#### What is expected:
Please pick out each line in the items below that contains the word "distance", and copy those lines in full.

** start Records for the exercise **

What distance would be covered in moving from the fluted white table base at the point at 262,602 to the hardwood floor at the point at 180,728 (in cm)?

** end Records for the exercise **
** start Records for the exercise **

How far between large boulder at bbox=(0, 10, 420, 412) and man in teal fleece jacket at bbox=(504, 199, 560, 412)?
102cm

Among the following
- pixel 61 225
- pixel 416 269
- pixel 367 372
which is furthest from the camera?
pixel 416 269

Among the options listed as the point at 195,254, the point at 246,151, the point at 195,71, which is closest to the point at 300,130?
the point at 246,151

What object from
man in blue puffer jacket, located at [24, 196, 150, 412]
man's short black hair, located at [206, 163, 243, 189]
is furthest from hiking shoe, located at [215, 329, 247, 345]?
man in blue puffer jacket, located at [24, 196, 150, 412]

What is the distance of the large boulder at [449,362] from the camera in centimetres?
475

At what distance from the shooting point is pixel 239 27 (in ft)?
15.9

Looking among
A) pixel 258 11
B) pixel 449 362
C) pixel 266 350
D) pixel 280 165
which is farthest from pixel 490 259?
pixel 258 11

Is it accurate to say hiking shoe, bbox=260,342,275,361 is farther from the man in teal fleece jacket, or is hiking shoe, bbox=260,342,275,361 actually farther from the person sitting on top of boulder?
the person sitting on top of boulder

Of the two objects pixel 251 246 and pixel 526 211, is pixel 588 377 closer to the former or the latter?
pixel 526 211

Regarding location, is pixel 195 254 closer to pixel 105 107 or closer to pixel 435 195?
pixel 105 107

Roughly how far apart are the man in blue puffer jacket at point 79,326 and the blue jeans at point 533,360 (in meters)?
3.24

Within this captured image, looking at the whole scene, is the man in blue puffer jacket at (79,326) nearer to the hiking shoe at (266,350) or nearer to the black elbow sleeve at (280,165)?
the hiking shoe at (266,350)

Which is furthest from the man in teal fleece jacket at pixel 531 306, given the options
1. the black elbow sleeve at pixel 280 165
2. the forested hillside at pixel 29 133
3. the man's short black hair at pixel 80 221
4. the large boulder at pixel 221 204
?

** end Records for the exercise **

#### Exercise solution:
What distance would be covered in moving from the fluted white table base at the point at 262,602 to the hardwood floor at the point at 180,728 (in cm)?
What is the distance of the large boulder at [449,362] from the camera in centimetres?
At what distance from the shooting point is pixel 239 27 (in ft)?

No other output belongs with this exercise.